Exercise details | Copy out the data below with every "curved palm trunk" swapped for "bent palm trunk" and nothing else altered. Leave the pictures out of your copy.

Provided records |
+ + + + +

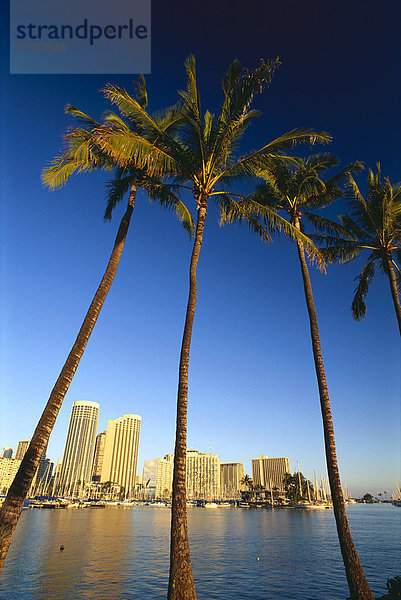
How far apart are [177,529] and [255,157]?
1396cm

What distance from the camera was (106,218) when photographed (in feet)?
55.5

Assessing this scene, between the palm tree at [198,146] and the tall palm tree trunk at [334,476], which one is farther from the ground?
the palm tree at [198,146]

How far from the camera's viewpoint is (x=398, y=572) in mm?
26531

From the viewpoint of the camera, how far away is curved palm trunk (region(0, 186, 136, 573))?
8.71 m

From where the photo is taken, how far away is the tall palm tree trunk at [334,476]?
1105 cm

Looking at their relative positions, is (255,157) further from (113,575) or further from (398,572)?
(398,572)

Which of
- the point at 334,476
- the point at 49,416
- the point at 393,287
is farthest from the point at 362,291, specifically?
the point at 49,416

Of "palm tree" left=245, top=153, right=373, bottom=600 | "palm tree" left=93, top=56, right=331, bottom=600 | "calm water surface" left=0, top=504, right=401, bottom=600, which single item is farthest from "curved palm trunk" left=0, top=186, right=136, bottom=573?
"calm water surface" left=0, top=504, right=401, bottom=600

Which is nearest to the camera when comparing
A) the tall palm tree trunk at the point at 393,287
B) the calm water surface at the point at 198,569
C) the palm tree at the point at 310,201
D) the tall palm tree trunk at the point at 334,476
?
the tall palm tree trunk at the point at 334,476

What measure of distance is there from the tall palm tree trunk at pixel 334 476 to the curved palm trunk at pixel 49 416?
8851 mm

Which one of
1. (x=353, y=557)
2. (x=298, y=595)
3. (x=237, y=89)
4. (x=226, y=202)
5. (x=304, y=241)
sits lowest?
(x=298, y=595)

+ + + + +

Solved problem |
How far apart are [177,529] and [255,157]?
1396cm

What distance from the camera was (106,218) when photographed (in feet)?
55.5

Assessing this scene, between the palm tree at [198,146] and the tall palm tree trunk at [334,476], which one is farther from the ground?
the palm tree at [198,146]

How far from the camera's viewpoint is (x=398, y=572) in mm?
26531

From the viewpoint of the camera, how far away is bent palm trunk (region(0, 186, 136, 573))?
8.71 m

From where the photo is taken, how far away is the tall palm tree trunk at [334,476]?
1105 cm

Looking at their relative positions, is (255,157) further from (113,575) or further from (398,572)?
(398,572)

Which of
- the point at 334,476
- the point at 49,416
- the point at 393,287
is farthest from the point at 362,291, specifically?
the point at 49,416

Of "palm tree" left=245, top=153, right=373, bottom=600 | "palm tree" left=93, top=56, right=331, bottom=600 | "calm water surface" left=0, top=504, right=401, bottom=600, which single item is farthest from "bent palm trunk" left=0, top=186, right=136, bottom=573?
"calm water surface" left=0, top=504, right=401, bottom=600

Which is nearest to the camera when comparing
A) the tall palm tree trunk at the point at 393,287
B) the calm water surface at the point at 198,569
C) the palm tree at the point at 310,201
D) the tall palm tree trunk at the point at 334,476
?
the tall palm tree trunk at the point at 334,476

What measure of distance is there from the tall palm tree trunk at pixel 334 476 to the bent palm trunk at pixel 49 416?
8851 mm

Which one of
1. (x=353, y=557)
2. (x=298, y=595)
3. (x=237, y=89)
4. (x=226, y=202)
5. (x=304, y=241)
sits lowest?
(x=298, y=595)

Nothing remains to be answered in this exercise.